もしも向いていないとわかったら、やってはいけないのか? 向いているものが見つからない人間は、何もしてはならないのか? そうじゃないだろう。誰もが、望んだことをしていいのだ。望まないなら、向いているとしてもやる義務はないのだ。
ならば、向いている道と、望んだ道が重なっていないとき。選ぶとしたら幸せなのはどっちだと思う? きみは、どっちを選んできたんだ?」
ホワイトヘッドも、かつては選手としてボクシングを始めている。
だが、その道では大成できなかった。
それでもボクシングとの関わりを求め、トレーナー、マネージャーと職種を変えながら、ジムの中に居場所を探し続けてきた。
そうして、スターンとの出会いを得たのだ。
スターンの信頼を勝ち取り、専属に選ばれたときはどれほど嬉しかったことか。
ボクシングから離れなくて良かったと、心底喜びに震えたことを思い出す。
「人に言われて選んだ道でなかったから、いまのきみがあるのだろう? 違うかい?」
ホワイトヘッドは黙り込んだ。
人生におけるターニングポイントのいくつかで誰もが考えることである。
はたして自分の選択は正しかったのか。
それとも誤りだったのか。
それは最後まで誰にもわからない。
死ぬときに、良い人生だったと思って死ねるのかどうか。
その瞬間まで判定は決められないのである。
だが選択の連続である人生において、それが少なくとも間違いではなかった、と思えるようにしたいのなら、それはやはり自分自身にしかできないことであろう。
自分だけが、自分の人生の選択を正解にできる。
だとすれば、如何に周囲から見てもったいないと思えたとしても、他人の人生に「するべき」での選択肢を本人以外が押し付けることは、やってはならないことなのかもしれない。
「うーむ」
「わかってくれるかい、サム」
ホワイトヘッドは、しばし考えてから、スターンを見て一度頷き、次に太郞を見た。
「うん、わかったよ。ただ、私はあきらめが悪い。そして太郞、きみはまだ若い」
そしてどこからか名刺を取り出し、太郞に向かって差し出した。
「もし、この先きみの気が変わる日が来たら、私に真っ先に連絡をくれないか。待っているよ」
ぷっとスターンが吹き出した。
「なるほど、それもまたきみらしいな、サム」
ホワイトヘッドがにやりと笑う。太郞は苦笑しながら名刺を受け取った。
「ところで」
スターンが太郎の方を見た。
「私もひとつ訊きたかったんだ。あの、最後にきみが使った技は何なんだい?」
「技……? ああ、あの腕を押しつけたやつですか?」
「そうだ、あんなのは初めてだった。まったく自分の身体をコントロールできなくなって、驚いたよ」
太郞は、それは中国拳法の技であると説明した。
『気』の説明は難しかったし、理解されないと思ったので省き、単に相手に触れることによって動きを読み取り、先へ先へとちょっとずつ動きを阻害することで、バランスを崩していく技だと伝えた。
「ほう……カンフーの技術だったのか、うーむ」
スターンは考え込む。
信じられないのか、それとも何か別のことを考えているのか。
その間に、ホワイトヘッドが「自分にも体験できるか?」と言い出した。
「できますよ」
太郎が答えると、ではやってくれ、と立ち上がる。
ここで? と思ったが、部屋は広くてテーブルの脇にスペースはたくさんあったし、高級な厚手の絨毯が敷き詰められて、転んでも怪我はしなくて済みそうだった。

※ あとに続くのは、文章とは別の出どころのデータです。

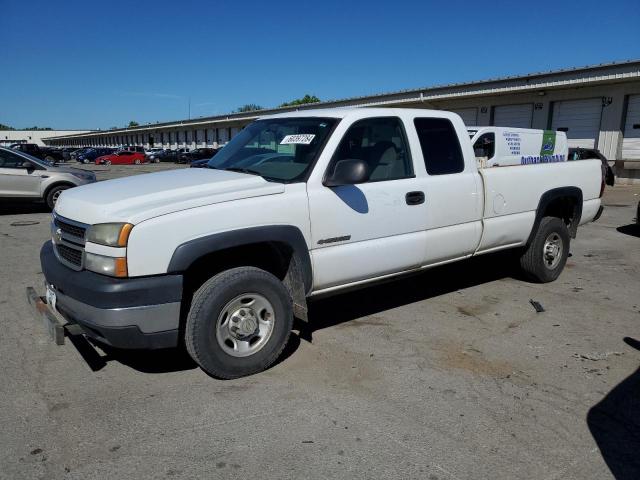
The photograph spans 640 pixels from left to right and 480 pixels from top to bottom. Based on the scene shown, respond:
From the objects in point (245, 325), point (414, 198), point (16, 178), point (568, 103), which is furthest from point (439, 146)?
point (568, 103)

じゃあ、と太郞も席を立ち、テーブルから少し離れた場所に、ホワイトヘッドを立たせた。
そうして黄が自分にしてくれたのと同じように、腕を前に出させ、自分の腕と交差させた。
(とはいえ、あのときはぼくが体験側だから、立場が逆だな。ただ相手のサイズはだいぶ大きいけど)
太郞は内心苦笑しつつ、ホワイトヘッドに「好きに動いてください」と言う。
そして動き出したホワイトヘッドは、10秒足らずの間にステーンと後ろ向きにひっくり返ることになった。
「な……なんだ、こりゃ? わからん、もう一回やってくれ!」
結局、ホワイトヘッドは後ろに逃げたり、逆に太郞に向かってこようとしたり、都合三回も太郞に転ばされて、それでも何が起きているのかわからないと首をひねりながらぶつぶつ考え込んで、席に戻った。
そのあとは普通の雑談になった。
太郞はスターンの妻のキャサリンからもいろいろ質問されたり、スターンの息子たちからいつか父のリベンジをする、と挑戦を受けたり、戸沢から普段の食生活について訊かれたりした。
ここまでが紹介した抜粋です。